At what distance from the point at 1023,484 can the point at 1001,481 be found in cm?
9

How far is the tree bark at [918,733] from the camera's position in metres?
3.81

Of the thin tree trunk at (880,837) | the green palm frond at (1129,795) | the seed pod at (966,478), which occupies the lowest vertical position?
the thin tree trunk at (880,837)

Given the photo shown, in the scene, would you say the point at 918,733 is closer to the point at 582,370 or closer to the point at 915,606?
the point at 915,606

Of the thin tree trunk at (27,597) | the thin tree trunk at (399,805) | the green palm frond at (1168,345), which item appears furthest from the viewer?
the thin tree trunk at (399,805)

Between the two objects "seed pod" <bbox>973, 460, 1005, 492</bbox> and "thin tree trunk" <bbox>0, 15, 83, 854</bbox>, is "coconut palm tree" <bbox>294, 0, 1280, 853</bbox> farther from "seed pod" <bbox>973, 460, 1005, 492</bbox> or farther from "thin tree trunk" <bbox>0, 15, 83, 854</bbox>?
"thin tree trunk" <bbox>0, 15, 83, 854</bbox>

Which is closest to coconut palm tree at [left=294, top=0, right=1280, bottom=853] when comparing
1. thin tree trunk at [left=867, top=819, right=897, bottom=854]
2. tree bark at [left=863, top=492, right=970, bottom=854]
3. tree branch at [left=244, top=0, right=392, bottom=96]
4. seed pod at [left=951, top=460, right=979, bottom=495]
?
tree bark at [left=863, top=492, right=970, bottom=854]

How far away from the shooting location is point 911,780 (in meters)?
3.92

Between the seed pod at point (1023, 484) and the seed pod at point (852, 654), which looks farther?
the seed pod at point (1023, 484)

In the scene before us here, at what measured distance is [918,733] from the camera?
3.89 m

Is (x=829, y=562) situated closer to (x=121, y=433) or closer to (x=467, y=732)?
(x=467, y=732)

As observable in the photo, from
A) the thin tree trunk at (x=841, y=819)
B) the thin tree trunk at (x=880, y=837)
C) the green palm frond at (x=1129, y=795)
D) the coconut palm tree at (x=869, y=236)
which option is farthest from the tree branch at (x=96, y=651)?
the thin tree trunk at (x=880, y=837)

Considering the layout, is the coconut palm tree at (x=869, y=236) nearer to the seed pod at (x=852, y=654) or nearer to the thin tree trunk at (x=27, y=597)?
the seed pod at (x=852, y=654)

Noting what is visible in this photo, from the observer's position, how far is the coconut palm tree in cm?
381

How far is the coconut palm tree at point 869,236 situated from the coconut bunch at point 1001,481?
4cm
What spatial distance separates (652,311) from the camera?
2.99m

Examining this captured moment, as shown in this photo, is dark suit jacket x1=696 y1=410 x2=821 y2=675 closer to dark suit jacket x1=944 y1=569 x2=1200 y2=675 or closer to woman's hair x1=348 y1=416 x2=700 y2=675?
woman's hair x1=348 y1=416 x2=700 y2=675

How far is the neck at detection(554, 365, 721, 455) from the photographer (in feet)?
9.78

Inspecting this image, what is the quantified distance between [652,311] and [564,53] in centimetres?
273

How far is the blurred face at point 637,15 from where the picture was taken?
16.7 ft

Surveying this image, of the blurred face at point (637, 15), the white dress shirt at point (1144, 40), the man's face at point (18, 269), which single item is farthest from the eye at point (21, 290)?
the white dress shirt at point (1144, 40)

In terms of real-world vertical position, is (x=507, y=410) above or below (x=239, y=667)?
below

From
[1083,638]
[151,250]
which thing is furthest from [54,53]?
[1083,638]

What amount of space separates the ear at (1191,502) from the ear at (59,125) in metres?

> _Job_: Reproduce the material word for word, starting at the line containing "How far is the coconut palm tree at" and continuing through the end of the material, with both ends included.

> _Correct response_:
How far is the coconut palm tree at point 869,236 situated from the coconut bunch at point 1001,481?
4cm
What spatial distance separates (652,311) from the camera?
2.99m

Examining this captured moment, as shown in this photo, is dark suit jacket x1=696 y1=410 x2=821 y2=675 closer to dark suit jacket x1=944 y1=569 x2=1200 y2=675 or closer to woman's hair x1=348 y1=416 x2=700 y2=675?
woman's hair x1=348 y1=416 x2=700 y2=675

How far is the neck at detection(554, 365, 721, 455) from the photographer (in feet)?
9.78

Inspecting this image, what is the quantified distance between [652,311] and [564,53] in centimetres?
273

How far is the blurred face at point 637,15 from where the picture was taken?
16.7 ft

Surveying this image, of the blurred face at point (637, 15), the white dress shirt at point (1144, 40), the man's face at point (18, 269), which single item is farthest from the eye at point (21, 290)?
the white dress shirt at point (1144, 40)

In terms of real-world vertical position, is (x=507, y=410) above or below (x=239, y=667)?
below

From
[1083,638]
[151,250]
which thing is furthest from [54,53]?
[1083,638]

What amount of space separates the ear at (1191,502) from the ear at (59,125) in metres?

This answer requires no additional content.